**EXERCISE**. Put every line of the listing below into a JSON list of strings, one string per line, leaving out blank lines.

**RECORDS FOR PROCESSING**.

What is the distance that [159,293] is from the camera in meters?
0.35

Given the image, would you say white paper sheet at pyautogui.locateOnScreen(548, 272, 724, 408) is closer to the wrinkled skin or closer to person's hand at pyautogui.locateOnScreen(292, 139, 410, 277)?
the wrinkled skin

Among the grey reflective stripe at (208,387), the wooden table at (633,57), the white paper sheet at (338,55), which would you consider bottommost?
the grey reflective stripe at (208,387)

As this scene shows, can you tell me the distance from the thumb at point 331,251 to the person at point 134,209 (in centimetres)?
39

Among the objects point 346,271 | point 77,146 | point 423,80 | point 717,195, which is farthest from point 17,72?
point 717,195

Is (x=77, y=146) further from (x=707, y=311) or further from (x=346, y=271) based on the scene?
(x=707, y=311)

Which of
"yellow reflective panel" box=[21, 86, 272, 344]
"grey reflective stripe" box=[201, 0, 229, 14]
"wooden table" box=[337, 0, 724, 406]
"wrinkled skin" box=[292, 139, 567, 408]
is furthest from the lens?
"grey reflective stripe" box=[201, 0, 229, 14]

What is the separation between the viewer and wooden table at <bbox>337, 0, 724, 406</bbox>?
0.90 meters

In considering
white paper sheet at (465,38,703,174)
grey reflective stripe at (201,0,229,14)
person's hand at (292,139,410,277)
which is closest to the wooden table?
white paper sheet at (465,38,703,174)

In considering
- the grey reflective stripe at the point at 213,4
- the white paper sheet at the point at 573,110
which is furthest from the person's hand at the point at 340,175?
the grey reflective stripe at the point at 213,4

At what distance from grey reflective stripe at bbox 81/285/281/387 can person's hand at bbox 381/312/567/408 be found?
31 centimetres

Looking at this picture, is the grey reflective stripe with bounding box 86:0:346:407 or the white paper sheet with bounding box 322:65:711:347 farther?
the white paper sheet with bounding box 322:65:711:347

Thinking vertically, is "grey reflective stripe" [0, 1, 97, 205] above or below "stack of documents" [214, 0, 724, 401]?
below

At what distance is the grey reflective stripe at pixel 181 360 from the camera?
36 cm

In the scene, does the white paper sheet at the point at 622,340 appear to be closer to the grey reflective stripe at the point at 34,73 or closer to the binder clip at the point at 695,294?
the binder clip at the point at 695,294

**PROBLEM SOLUTION**.
[
  "What is the distance that [159,293] is from the camera in meters?",
  "0.35",
  "Given the image, would you say white paper sheet at pyautogui.locateOnScreen(548, 272, 724, 408) is closer to the wrinkled skin or closer to person's hand at pyautogui.locateOnScreen(292, 139, 410, 277)?",
  "the wrinkled skin",
  "Among the grey reflective stripe at (208,387), the wooden table at (633,57), the white paper sheet at (338,55), which would you consider bottommost?",
  "the grey reflective stripe at (208,387)",
  "As this scene shows, can you tell me the distance from the thumb at point 331,251 to the person at point 134,209 (in centimetres)?",
  "39",
  "Among the objects point 346,271 | point 77,146 | point 423,80 | point 717,195, which is farthest from point 17,72?",
  "point 717,195",
  "Is (x=77, y=146) further from (x=707, y=311) or further from (x=346, y=271) based on the scene?",
  "(x=707, y=311)",
  "Which of",
  "\"yellow reflective panel\" box=[21, 86, 272, 344]",
  "\"grey reflective stripe\" box=[201, 0, 229, 14]",
  "\"wooden table\" box=[337, 0, 724, 406]",
  "\"wrinkled skin\" box=[292, 139, 567, 408]",
  "is furthest from the lens?",
  "\"grey reflective stripe\" box=[201, 0, 229, 14]",
  "What is the separation between the viewer and wooden table at <bbox>337, 0, 724, 406</bbox>?",
  "0.90 meters",
  "In considering",
  "white paper sheet at (465,38,703,174)",
  "grey reflective stripe at (201,0,229,14)",
  "person's hand at (292,139,410,277)",
  "which is closest to the wooden table?",
  "white paper sheet at (465,38,703,174)",
  "In considering",
  "- the grey reflective stripe at the point at 213,4",
  "- the white paper sheet at the point at 573,110",
  "which is furthest from the person's hand at the point at 340,175?",
  "the grey reflective stripe at the point at 213,4",
  "At what distance from grey reflective stripe at bbox 81/285/281/387 can person's hand at bbox 381/312/567/408 be found?",
  "31 centimetres",
  "Looking at this picture, is the grey reflective stripe with bounding box 86:0:346:407 or the white paper sheet with bounding box 322:65:711:347 farther?",
  "the white paper sheet with bounding box 322:65:711:347",
  "Thinking vertically, is \"grey reflective stripe\" [0, 1, 97, 205] above or below \"stack of documents\" [214, 0, 724, 401]?",
  "below",
  "At what distance is the grey reflective stripe at pixel 181 360 from the camera?",
  "36 cm",
  "In the scene, does the white paper sheet at the point at 622,340 appear to be closer to the grey reflective stripe at the point at 34,73 or closer to the binder clip at the point at 695,294?",
  "the binder clip at the point at 695,294"
]